Oceans drive a healthy economy and impact our quality of life, too. NOAA estimates that coastal and marine waters support over 28 million jobs in the US. Consumers spend $55 billion each year for fishery products, and coastal areas account for 85% of all tourism revenue in America. 

Aquaculture and ocean/human health 

Ocean health directly impacts our food supply. Nearly 20% of our global food supply comes from the ocean. Aquaculture is a growing industry that promises to supply food for even more people in the future. 

However, recently aquaculture has come under more scrutiny as the presence of microbials in the ocean intensified. Microbial pollution is the result of heavy metals, chemicals, dyes, agriculture waste, pesticides, and other toxins that accumulate in the ocean over decades and seriously threaten marine organisms and humans. 

“Despite the known harms of microbial pollution on ocean and human health, this type of pollution regularly affects surface waters worldwide, whether from untreated human waste, wastewater treatment plant effluents, sewer overflows, or from diffuse sources of pollution, such as land runoff,” reported one study. “Recently, there is increasing concern about the introduction into the environment of bacteria that are resistant to anti-microbials, alongside substances with anti-microbial properties that select for and maintain genes conferring resistance to clinically important antibiotics among human-associated bacteria.”

What does this mean for aquaculture? Fish larvae are prone to microbial infections, meaning all these pollutants may be absorbed into our food chain at a very high rate. Using conventional anti-microbials is not a solution, as human health will be put at risk of microbial antibiotic resistance

“Seafood harvested from microbially polluted seawater can expose consumers to these harmful agents, commonly causing gastrointestinal illness, as well as life-threatening conditions. Bivalve mollusks, like mussels and oysters, are particularly risky because as filter feeders, they bioconcentrate environmental pollutants, including antibiotic-resistant bacteria in their tissues,” concluded the study

Aquaculture can only be a sustainable solution if operators are able to protect fish populations from toxic bacteria in the water. One solution that has been floated (pun intended) is to locate aquaculture installations further offshore. Open-ocean aquaculture benefits from stronger surface currents and sub currents, as well as deeper waters that can dilute and wash away waste and pollution. 

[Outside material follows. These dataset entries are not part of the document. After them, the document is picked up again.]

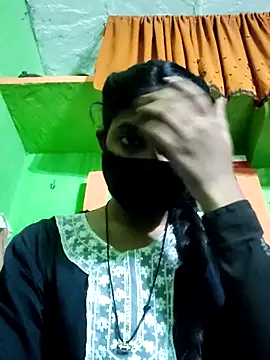 Cute aroshi online show from April 8, 2026, 4:07 pm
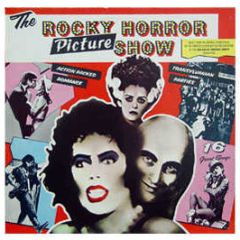 Original Soundtrack - The Rocky Horror Picture Show - Green Line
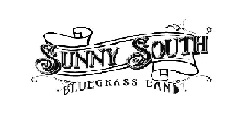 Sunny South Bluegrass Band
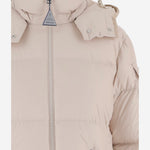PIUMINO IN NYLON 1A00197 54A8121E MONCLER 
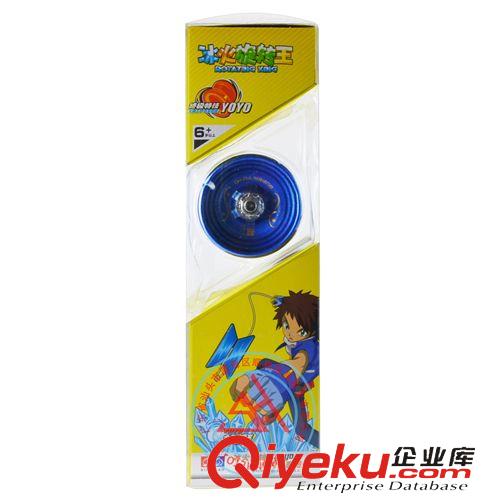 悠悠球/溜溜球 仙桃YOYO球 悠悠球 溜溜球 生產(chǎn)批發(fā) 競(jìng)賽玩具批發(fā)原始圖片2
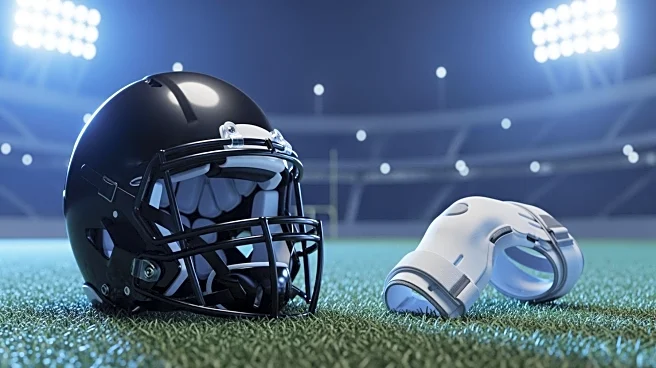 Las Vegas Raiders' Maxx Crosby Placed on Injured Reserve Due to Knee Injury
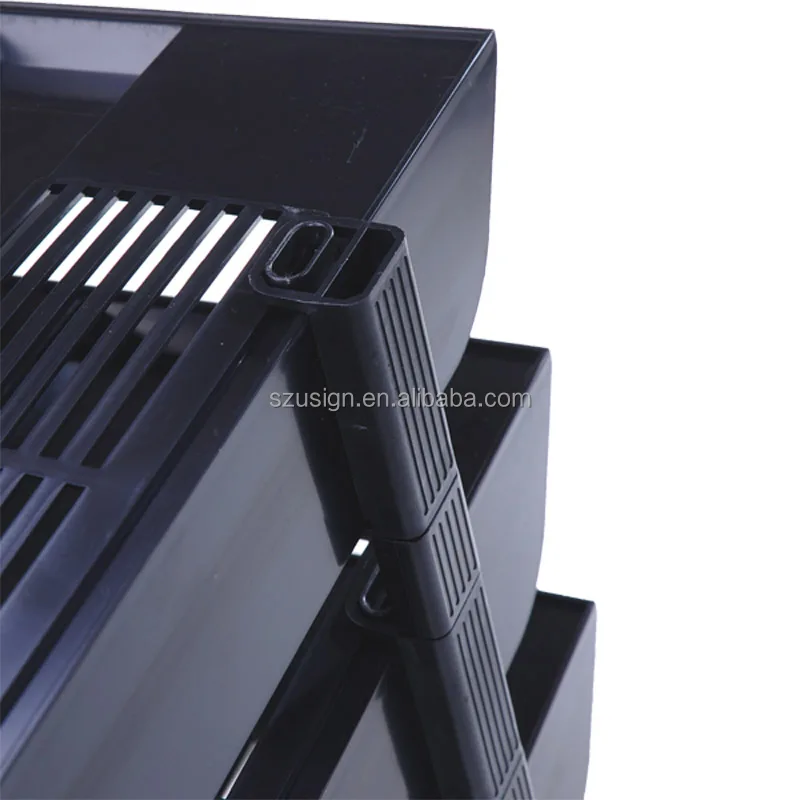 
US-10434 Big size desktop documents tray 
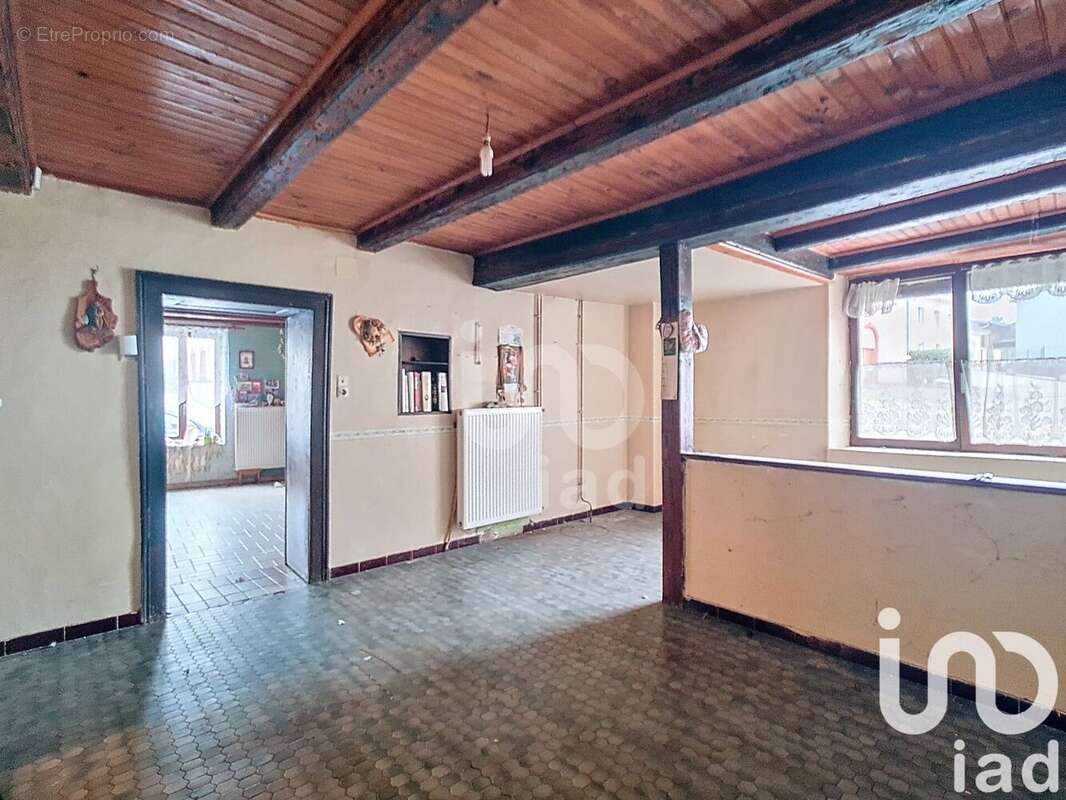 Photo 6 - Maison à MOYEN
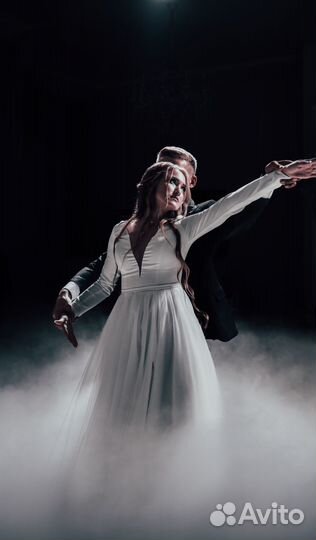 Свадебный фотограф, видеограф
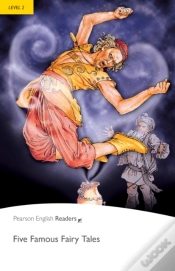 Capa do artigo Level 2: Five Famous Fairy Tales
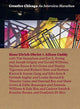 Book cover of: Creative Chicago. By: Obrist, Hans Ulrich, Cuddy, Alison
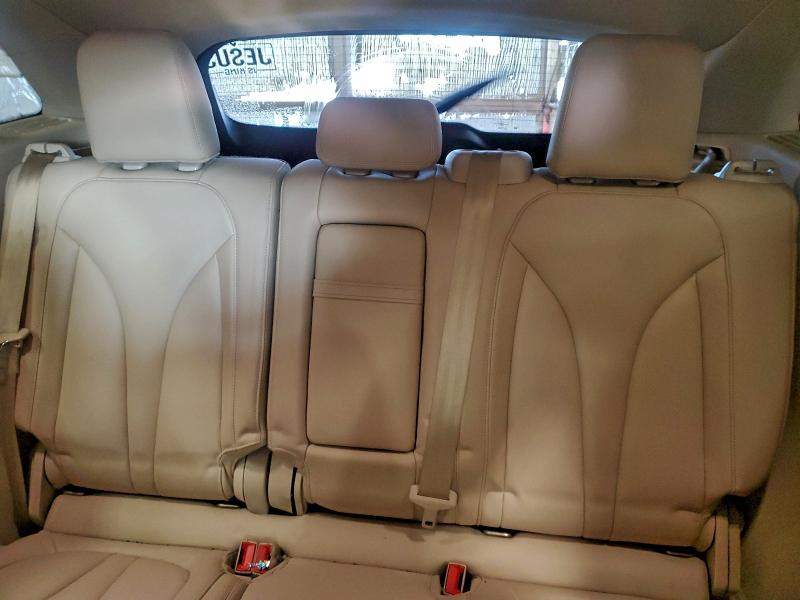 Фото 10 - LINCOLN MKC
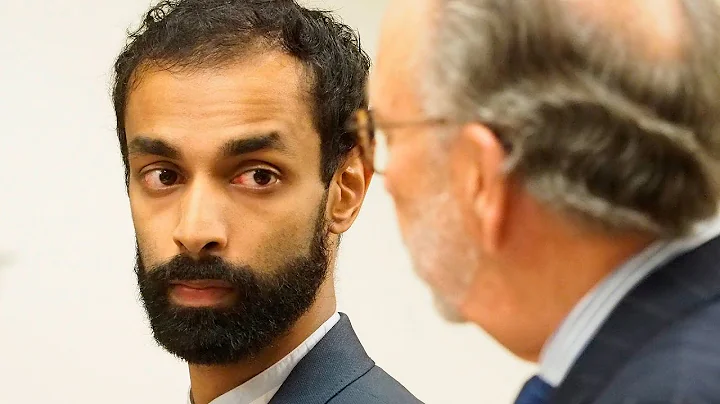 Dharun Ravi pleads guilty to attempted invasion of...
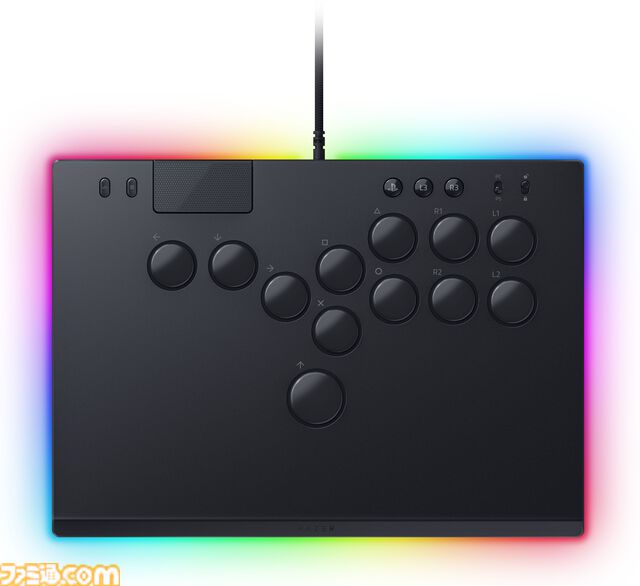 Razerゲーミングデバイスが最大43％オフ。高性能コントローラーや左手デバイス、ラピトリ対応キーボード、レバーレスアケコンなどが特別価格に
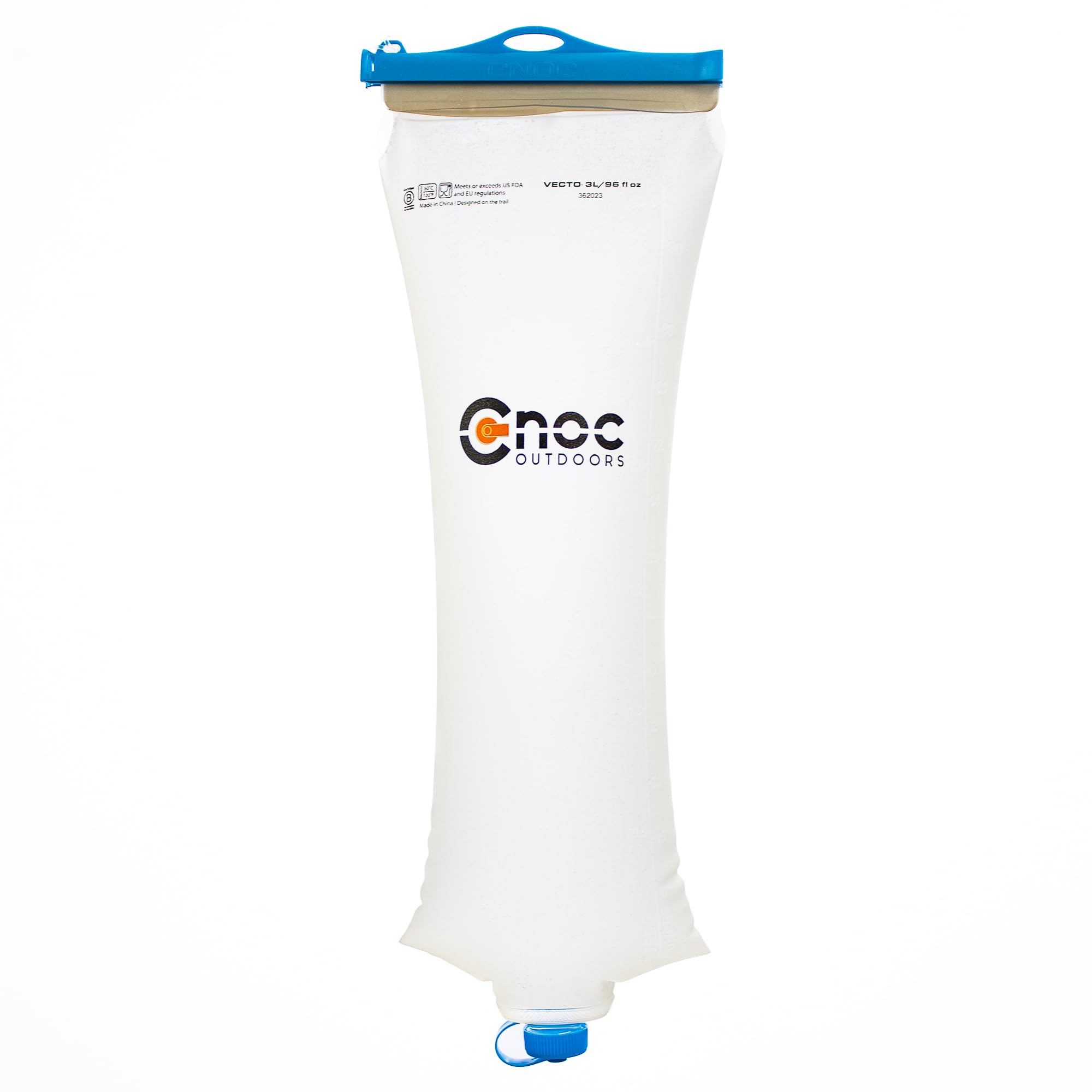 Cnoc Outdoors 28mm Vecto Water Container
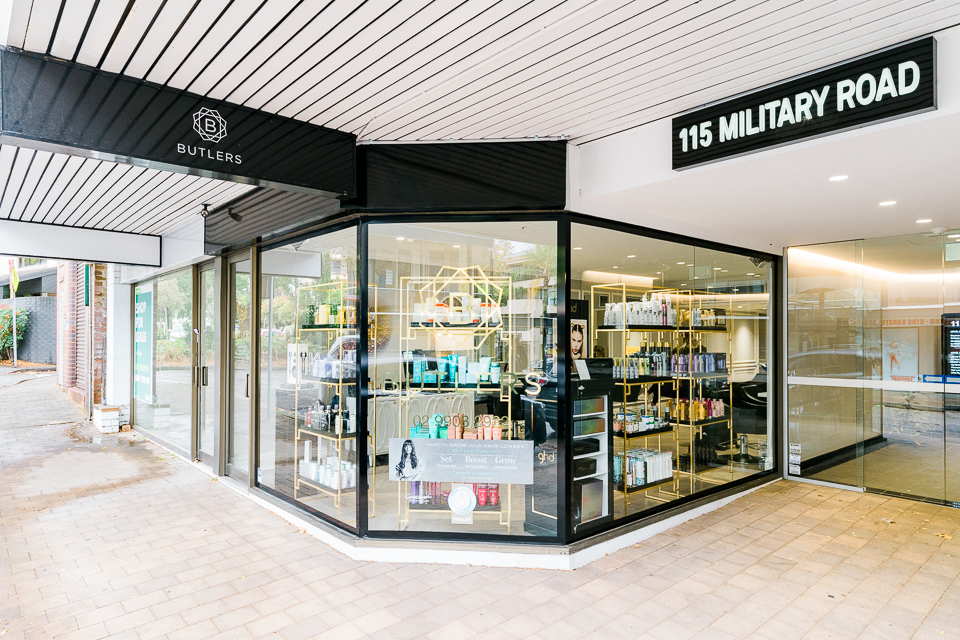 Butlers For Hair image 16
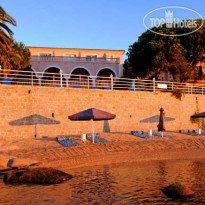 Les Mouettes (Ajaccio) 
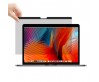 Apple Macbook Pro 16.2 2023 A2780 Wiwu iPrivacy Magnetik Hayalet Ekran Koruyucu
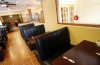 Beach Cafe reopens under new ownership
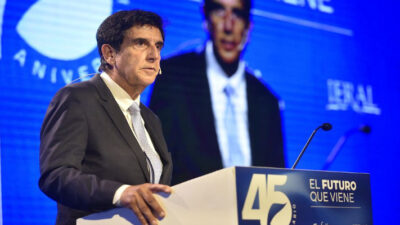2023, carlos melconian, economia argentina, IERAL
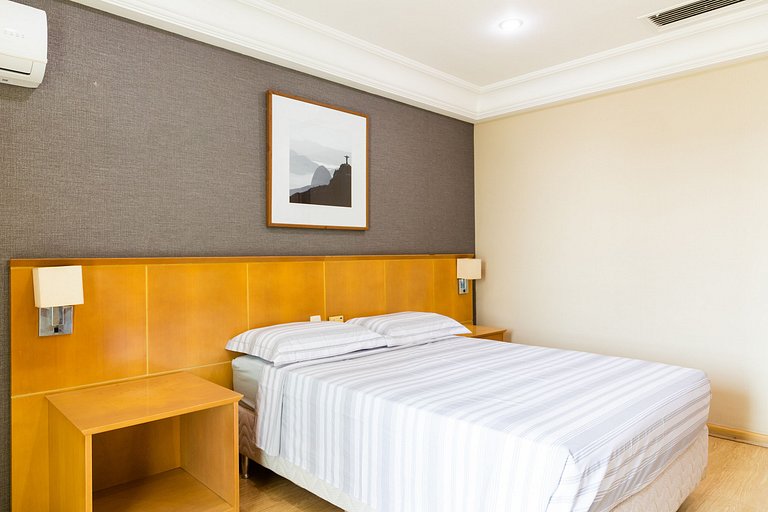 Mediterrâneo Barra Flat - Cala d'Hort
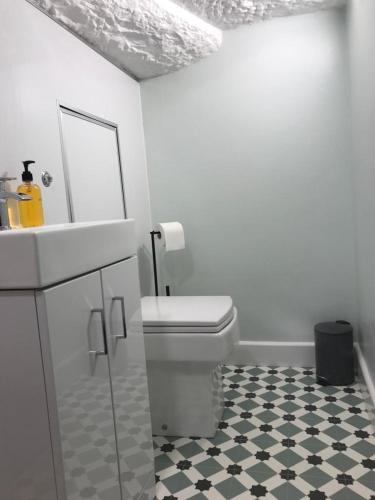 Picture of 1Bed Golfhill Cottage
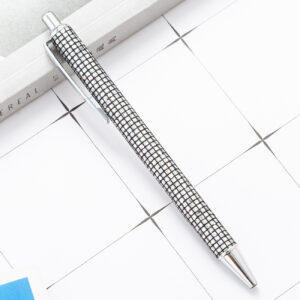 Bullet 1.0 / Plaid Silver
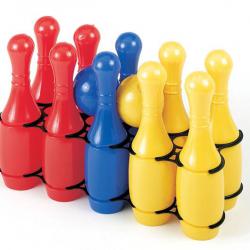 Frabar Bowling 31cm, 10+2 ks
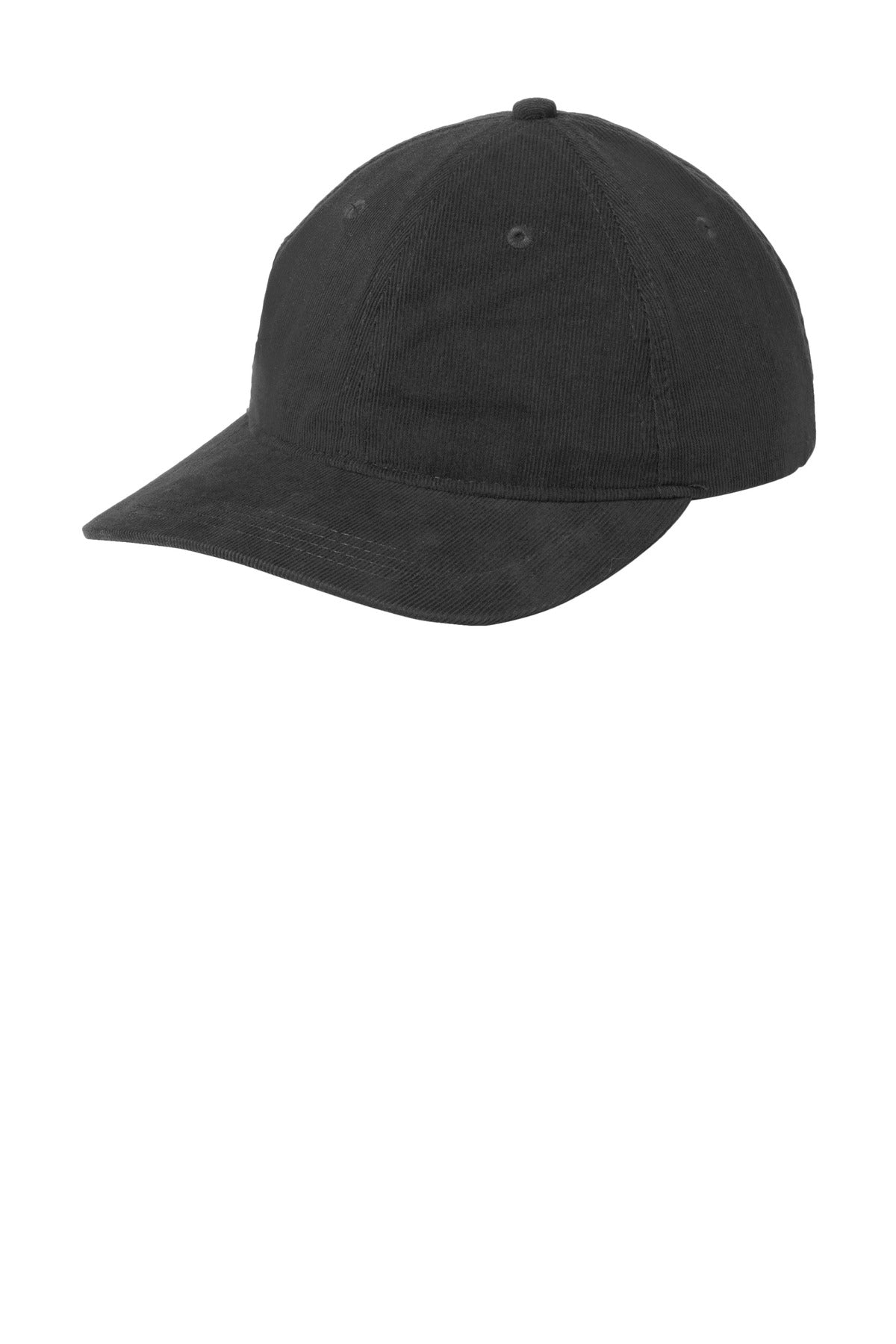 Port Authority ® Light Corduroy Dad Cap C973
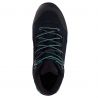 Bota de montaña para mujer Hanwag Klarsby Bunion Lady GTX (navy/sky)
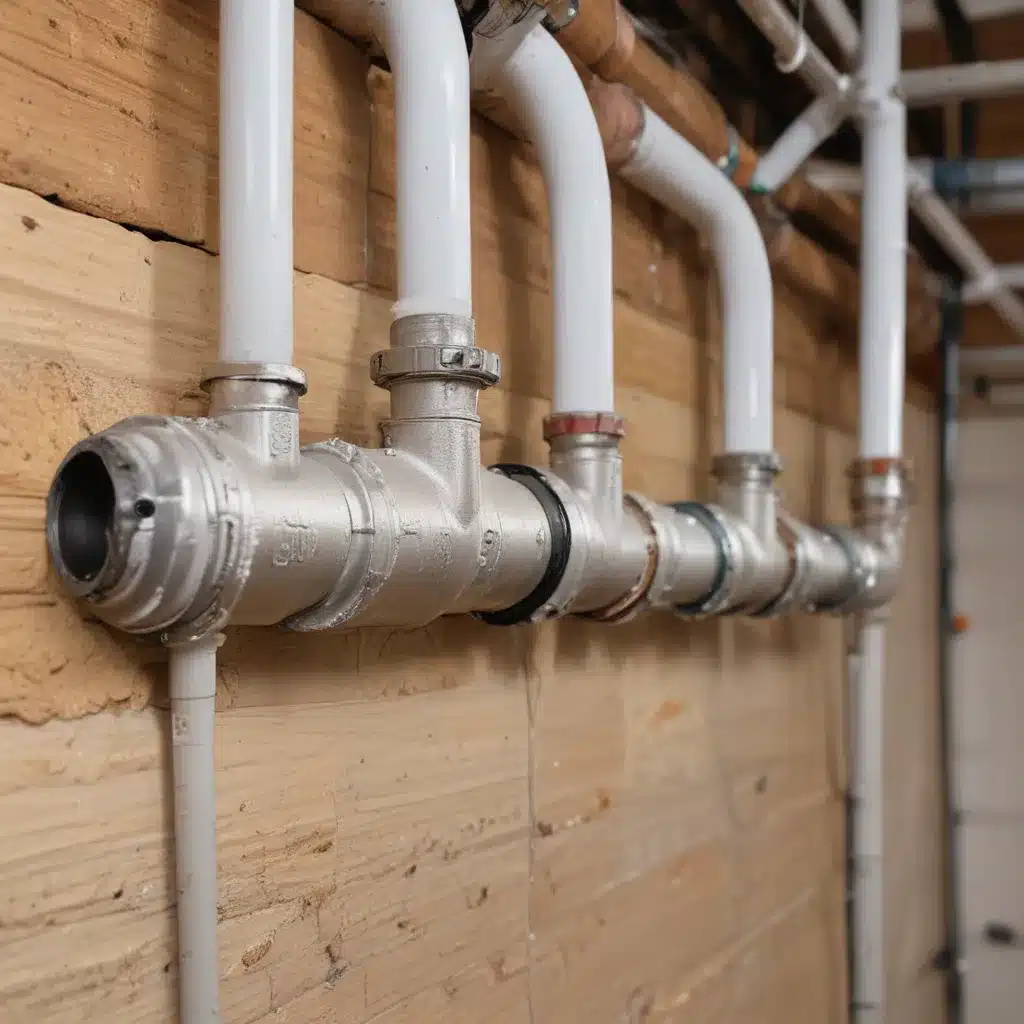 Mitigating Condensation Issues in Domestic Pipework Through Advanced Insulation Solutions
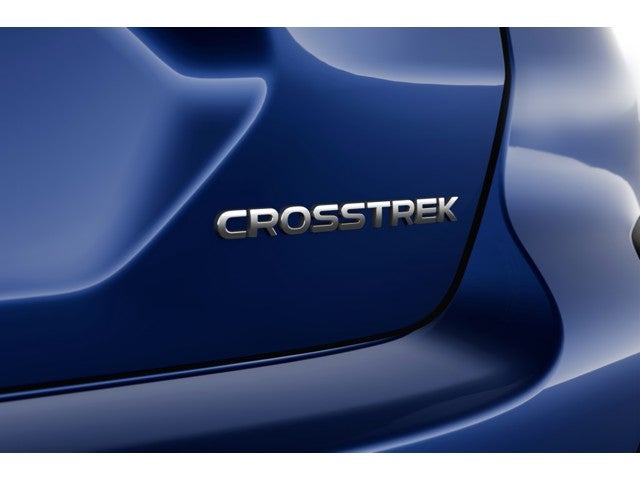 2024 Subaru Crosstrek AWD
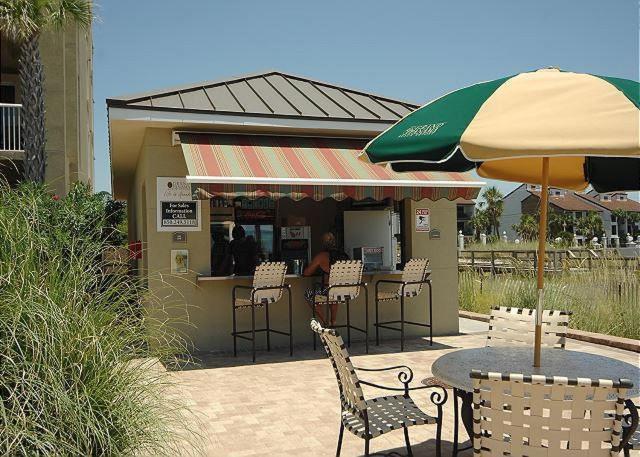 Holiday home Grand Panama #1808-1 By Book That Panama City Beach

[Read more: How Ocean Buoys Play a Role in Better Aquaculture

How can we protect the health of our oceans?

Protecting our oceans starts with changing our behavior on land. Research has shown that 77% of pollutants in coastal waters come from land-based sources. We can reduce runoff, lower pollution, and protect coastal environments through better waste management, recycling, and microbial management. Lowering our reliance on plastic is also a crucial step toward improving the health of the ocean. 

Organizations are also seeking to increase “blue tourism,” a form of sustainable travel that emphasizes learning about the ocean and while visiting it. For instance, projects like Aqualink’s effort to monitor ocean climate change and coral bleaching can coordinate with tourism companies taking divers to the Great Barrier Reef. 

[Read more: How Aqualink Uses Smart Mooring to Monitor Ocean Climate Change

NOAA is also developing early warning systems to predict harmful algal blooms and alert coastal communities when beaches are contaminated. Not only will these models track ocean water temperatures, but also currents, wave height, and wind. More data from sources like ocean buoys can help increase the effectiveness of these forecasts and prevent people from becoming ill from contaminated seafood.  

Human health depends on the health of our oceans. Not only can we avoid diseases and bacteria, but healthy oceans can help improve our food supply and can actually improve health in many ways. As climate change worsens, protecting our oceans is an important way to protect the overall planet for future generations.